Your tasks:
- a) In the discussion of secure messaging apps, after how long does iOS force ChatSecure to close when it is inactive?
- b) Extend the discussion of secure messaging apps beyond the final comment, keeping to the tone of the thread.

One suggestion I would make: Once your things are set up, you shouldn't have to go to the settings screen to log in. Maybe there could be an 'account' button on the main screen or on the buddy list and from there you could sign in and out directly. I think that would make it more friendly to non-techies.
Time out on chatsecure is a draw back of iOS. It forces app to close after 10 minutes of inactivity. Very annoying.
I'm with moxie. There are already plenty of good encryption apps out there. That 100,000 could have gone to existing apps that do what they say they do rather than an app that might not turn out as promised.
I never quite understood this. Certainly you don't want to send an unencrypted notification message (“Matt says: here are the meeting times”) to Apple's notification servers. But do you really have to be that verbose? I'm not terribly concerned about the NSA logging “you have $n new messages!” notifications.
> I'm not terribly concerned about the NSA logging “you have $n new messages!” notifications.
But you can appreciate that as part of risk assessment some people might have a valid reason to be concerned about leaking even that much information?
GCHQ / NSA are good at finding patterns in data, so a collection of "You have $n new messages!" notifications can provide insight into the organization of a group.
Yes, I certainly understand. Most people wouldn't be concerned—and would be far more likely to use the technology if they could enable a feature like "You have $n new messages."
Gibberbot is wide open to practical mitm SSL attacks and of course timing analysis to see who you're talking to. If you use it or any other jabber w/OTR, you would want to use it tunneled through another layer of encryption like Tor, so if you and your associates use .onion XMPP servers (and they aren't traffic analysis honeypots or run by incompetent admins/badly configured) then you get an extra layer of encryption to defeat future attacks should there be found a major bug in Gibberbot's OTR implementation and agencies just go back to all the traffic they collected and archived and use the bug to decrypt your old messages.

(Some records)
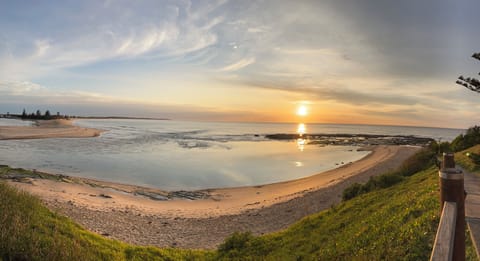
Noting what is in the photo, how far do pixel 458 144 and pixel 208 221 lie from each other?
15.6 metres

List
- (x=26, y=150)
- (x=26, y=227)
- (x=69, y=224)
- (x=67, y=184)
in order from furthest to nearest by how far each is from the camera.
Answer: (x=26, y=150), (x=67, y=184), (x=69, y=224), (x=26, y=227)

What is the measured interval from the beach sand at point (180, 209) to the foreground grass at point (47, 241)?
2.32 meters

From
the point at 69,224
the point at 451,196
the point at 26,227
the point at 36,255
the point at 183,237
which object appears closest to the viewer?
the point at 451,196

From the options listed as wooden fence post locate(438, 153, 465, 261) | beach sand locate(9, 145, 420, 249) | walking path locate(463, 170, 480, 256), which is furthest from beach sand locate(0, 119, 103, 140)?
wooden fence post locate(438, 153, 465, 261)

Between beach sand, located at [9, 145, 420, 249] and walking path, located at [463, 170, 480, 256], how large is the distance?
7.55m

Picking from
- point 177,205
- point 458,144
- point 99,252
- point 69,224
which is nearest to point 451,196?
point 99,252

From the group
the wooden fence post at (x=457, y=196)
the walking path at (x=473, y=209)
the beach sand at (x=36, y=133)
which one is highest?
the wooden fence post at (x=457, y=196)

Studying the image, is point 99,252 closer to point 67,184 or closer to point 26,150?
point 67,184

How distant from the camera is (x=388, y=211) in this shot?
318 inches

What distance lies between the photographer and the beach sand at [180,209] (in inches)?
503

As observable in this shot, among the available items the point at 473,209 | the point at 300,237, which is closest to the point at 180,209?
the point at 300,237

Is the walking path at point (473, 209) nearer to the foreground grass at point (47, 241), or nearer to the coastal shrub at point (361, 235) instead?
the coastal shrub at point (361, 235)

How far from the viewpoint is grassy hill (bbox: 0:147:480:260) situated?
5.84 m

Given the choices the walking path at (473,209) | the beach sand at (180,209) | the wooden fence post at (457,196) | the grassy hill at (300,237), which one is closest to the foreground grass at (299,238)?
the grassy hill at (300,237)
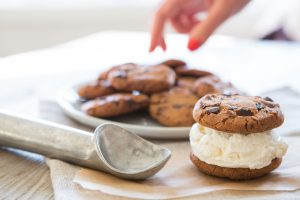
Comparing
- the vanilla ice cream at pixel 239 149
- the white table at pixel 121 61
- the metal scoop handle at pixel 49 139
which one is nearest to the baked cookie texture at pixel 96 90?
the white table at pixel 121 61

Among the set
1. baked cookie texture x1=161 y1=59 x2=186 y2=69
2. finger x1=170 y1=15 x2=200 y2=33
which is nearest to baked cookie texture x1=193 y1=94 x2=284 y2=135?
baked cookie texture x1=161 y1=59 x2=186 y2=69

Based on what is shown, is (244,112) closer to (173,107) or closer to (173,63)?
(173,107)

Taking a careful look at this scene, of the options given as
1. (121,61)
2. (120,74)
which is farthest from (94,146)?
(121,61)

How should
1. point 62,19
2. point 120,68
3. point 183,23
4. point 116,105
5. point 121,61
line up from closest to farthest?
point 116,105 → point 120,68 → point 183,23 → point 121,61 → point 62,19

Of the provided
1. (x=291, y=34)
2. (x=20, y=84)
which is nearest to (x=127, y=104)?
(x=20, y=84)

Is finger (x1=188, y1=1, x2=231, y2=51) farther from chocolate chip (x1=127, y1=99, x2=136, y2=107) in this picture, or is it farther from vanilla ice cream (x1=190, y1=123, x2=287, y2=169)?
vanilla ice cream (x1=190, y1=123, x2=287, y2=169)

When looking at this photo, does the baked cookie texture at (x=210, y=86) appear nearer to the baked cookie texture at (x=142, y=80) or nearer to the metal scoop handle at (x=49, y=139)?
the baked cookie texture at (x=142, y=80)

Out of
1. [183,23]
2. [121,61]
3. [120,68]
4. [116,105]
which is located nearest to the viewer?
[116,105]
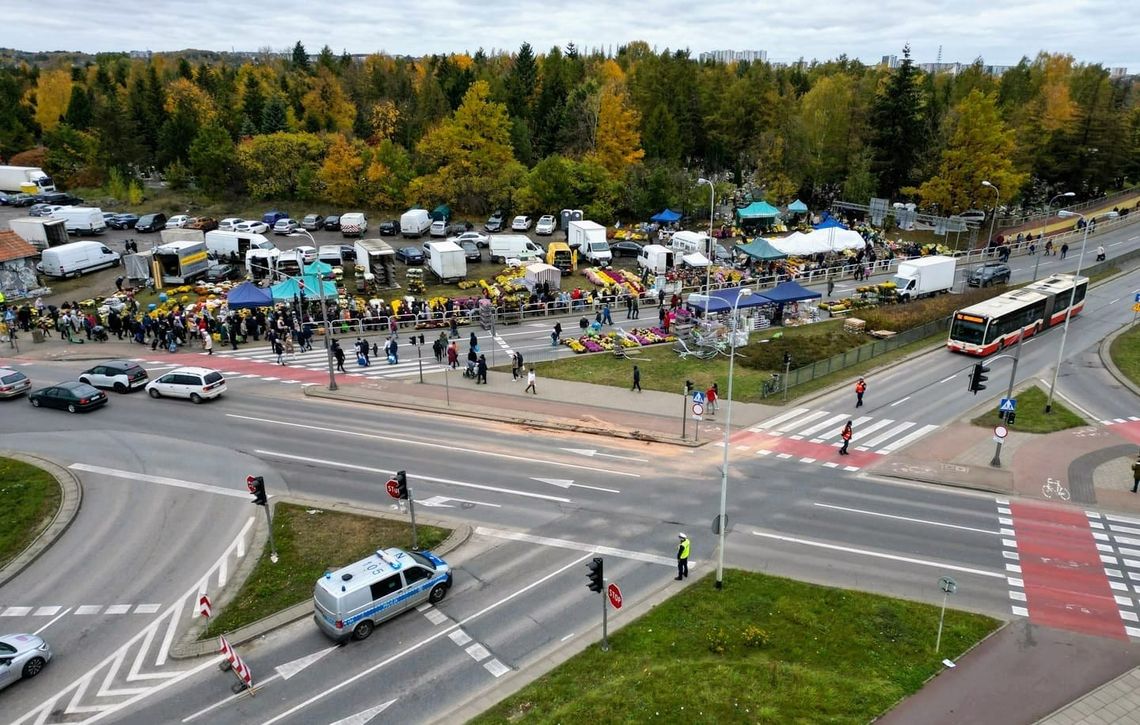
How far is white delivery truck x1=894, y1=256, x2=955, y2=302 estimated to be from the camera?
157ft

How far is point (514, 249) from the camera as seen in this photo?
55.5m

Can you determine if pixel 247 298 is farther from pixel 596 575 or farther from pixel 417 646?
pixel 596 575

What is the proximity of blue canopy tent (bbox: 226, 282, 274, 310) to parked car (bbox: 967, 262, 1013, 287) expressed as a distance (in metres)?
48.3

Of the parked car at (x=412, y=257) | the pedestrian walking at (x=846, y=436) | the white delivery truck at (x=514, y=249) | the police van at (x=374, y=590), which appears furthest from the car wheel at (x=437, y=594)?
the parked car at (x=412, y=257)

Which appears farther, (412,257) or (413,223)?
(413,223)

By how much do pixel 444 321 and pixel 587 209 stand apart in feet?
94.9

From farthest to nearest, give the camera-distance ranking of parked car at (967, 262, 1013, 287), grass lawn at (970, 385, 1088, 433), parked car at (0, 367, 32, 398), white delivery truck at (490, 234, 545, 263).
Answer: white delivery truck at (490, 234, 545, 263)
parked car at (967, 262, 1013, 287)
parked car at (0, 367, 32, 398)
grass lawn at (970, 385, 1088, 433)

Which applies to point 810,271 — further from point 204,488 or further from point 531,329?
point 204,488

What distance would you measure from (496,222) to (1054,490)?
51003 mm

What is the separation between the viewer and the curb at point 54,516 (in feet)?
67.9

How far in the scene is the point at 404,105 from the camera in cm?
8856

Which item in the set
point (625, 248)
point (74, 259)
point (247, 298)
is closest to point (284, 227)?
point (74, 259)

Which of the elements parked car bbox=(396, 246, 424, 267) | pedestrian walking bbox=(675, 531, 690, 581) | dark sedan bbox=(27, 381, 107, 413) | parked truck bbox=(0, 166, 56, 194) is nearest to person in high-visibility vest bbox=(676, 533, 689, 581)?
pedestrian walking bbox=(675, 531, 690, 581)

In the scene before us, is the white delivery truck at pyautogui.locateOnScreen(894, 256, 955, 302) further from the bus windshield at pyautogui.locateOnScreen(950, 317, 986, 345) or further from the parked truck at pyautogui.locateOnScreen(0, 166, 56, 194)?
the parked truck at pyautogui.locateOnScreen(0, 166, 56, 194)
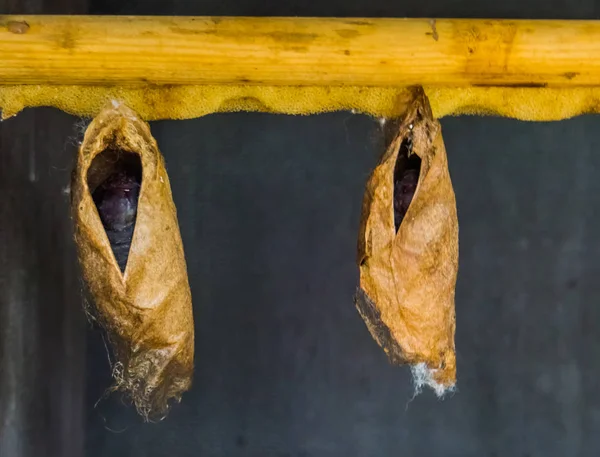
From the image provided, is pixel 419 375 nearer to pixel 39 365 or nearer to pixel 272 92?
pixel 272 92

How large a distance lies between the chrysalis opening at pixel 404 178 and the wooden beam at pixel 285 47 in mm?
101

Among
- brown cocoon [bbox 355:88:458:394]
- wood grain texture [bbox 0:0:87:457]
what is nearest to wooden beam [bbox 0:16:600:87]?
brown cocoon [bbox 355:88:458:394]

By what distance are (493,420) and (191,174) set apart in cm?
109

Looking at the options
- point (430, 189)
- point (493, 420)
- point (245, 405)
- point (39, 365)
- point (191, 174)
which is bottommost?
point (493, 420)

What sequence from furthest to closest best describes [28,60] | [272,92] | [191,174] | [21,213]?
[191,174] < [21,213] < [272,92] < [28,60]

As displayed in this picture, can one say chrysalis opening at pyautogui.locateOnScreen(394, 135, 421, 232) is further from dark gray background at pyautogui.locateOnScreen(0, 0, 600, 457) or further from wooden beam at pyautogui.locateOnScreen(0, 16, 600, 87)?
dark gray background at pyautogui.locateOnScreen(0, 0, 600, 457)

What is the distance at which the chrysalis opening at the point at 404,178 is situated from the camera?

---

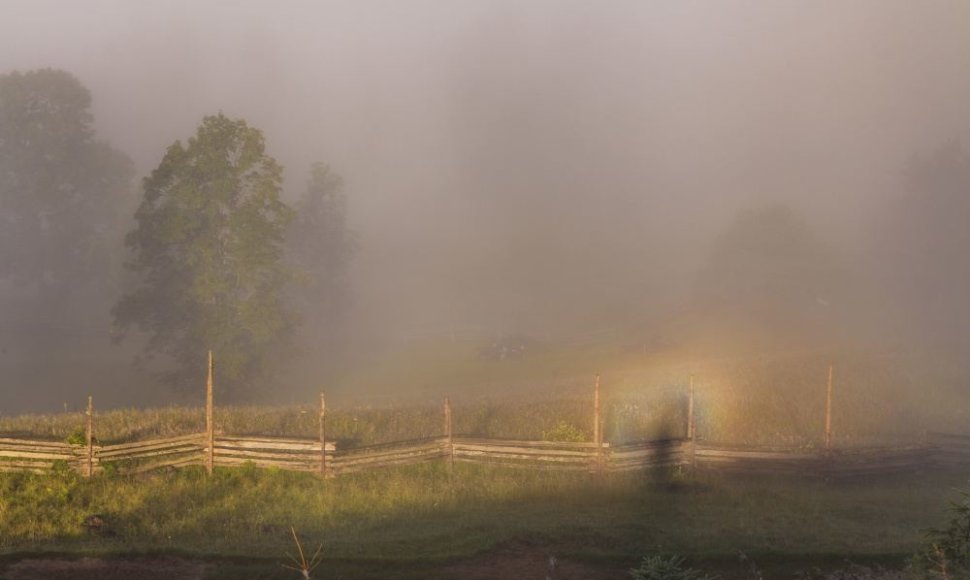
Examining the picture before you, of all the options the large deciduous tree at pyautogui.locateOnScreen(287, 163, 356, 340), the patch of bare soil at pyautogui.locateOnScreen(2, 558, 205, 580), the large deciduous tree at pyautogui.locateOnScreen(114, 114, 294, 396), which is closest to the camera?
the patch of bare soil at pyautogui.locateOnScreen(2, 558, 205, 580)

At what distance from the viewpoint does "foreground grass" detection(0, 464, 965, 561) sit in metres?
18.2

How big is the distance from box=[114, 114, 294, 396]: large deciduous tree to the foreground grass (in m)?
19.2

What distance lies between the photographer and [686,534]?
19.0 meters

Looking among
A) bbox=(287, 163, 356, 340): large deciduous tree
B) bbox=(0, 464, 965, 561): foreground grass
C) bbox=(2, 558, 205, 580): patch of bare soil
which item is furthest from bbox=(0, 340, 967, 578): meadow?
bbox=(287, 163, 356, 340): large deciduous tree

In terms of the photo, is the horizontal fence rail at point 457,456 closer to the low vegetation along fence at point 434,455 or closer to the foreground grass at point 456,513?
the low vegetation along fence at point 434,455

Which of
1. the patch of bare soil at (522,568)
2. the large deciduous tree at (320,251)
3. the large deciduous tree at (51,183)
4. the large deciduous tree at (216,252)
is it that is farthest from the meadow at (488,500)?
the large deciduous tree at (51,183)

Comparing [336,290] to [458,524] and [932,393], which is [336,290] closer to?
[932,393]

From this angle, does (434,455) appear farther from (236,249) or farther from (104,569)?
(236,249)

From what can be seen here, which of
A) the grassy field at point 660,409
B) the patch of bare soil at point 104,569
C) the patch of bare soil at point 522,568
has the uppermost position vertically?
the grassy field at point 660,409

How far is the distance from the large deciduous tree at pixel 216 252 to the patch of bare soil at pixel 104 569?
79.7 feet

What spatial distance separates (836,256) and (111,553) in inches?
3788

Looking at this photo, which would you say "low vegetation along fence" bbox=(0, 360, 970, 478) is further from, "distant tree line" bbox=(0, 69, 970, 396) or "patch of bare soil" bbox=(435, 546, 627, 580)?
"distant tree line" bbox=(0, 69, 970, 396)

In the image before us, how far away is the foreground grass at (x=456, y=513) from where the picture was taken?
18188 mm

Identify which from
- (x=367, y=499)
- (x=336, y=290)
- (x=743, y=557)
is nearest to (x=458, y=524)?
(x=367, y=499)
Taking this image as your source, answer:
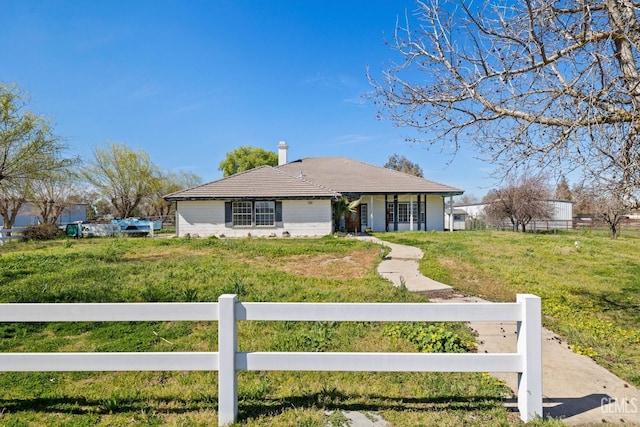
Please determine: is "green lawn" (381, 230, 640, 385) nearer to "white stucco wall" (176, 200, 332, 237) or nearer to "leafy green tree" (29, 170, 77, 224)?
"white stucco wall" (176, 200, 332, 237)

The results:
- a) After 10 minutes of inactivity.

- b)
There's also Threema http://threema.ch using NaCl for their crypto (open source). It works on iOS and Android and has a very good UI. Encryption can be verified, for those who care: http://threema.ch/validation/
(I'm not affiliated, I just really like the product and it's the first one I was able to convince family and friends to use)
we have been thinking the same thing.. the gap here is between the public that knows nothing and developers and integrators that DO. unfortunately, its all about marketing, and marketing is often a bunch of lies
One really good thing about having lots of apps though is that it makes it harder for the NSA to subvert the apps or developers and develop attacks. If there are so many of them from around the world springing up all the time, that makes it a lot more difficult for any one national agency to control the space and become omniscient, and more difficult for them to develop attacks which will work globally.
If there is one thing I'd take from this NSA/GCHQ debacle it's that encryption is the only way to stop numerous agencies from accessing the content of your communications and storing them indefinitely. They already want to store everything. If you encrypt they'll have to decrypt first before parsing and your messages, and that's impractical for them on a large scale. I'd love to see a replacement for email that used local encryption to send information completely encrypted (including metadata) from point to point, with no keys on the server, or perhaps no server at all.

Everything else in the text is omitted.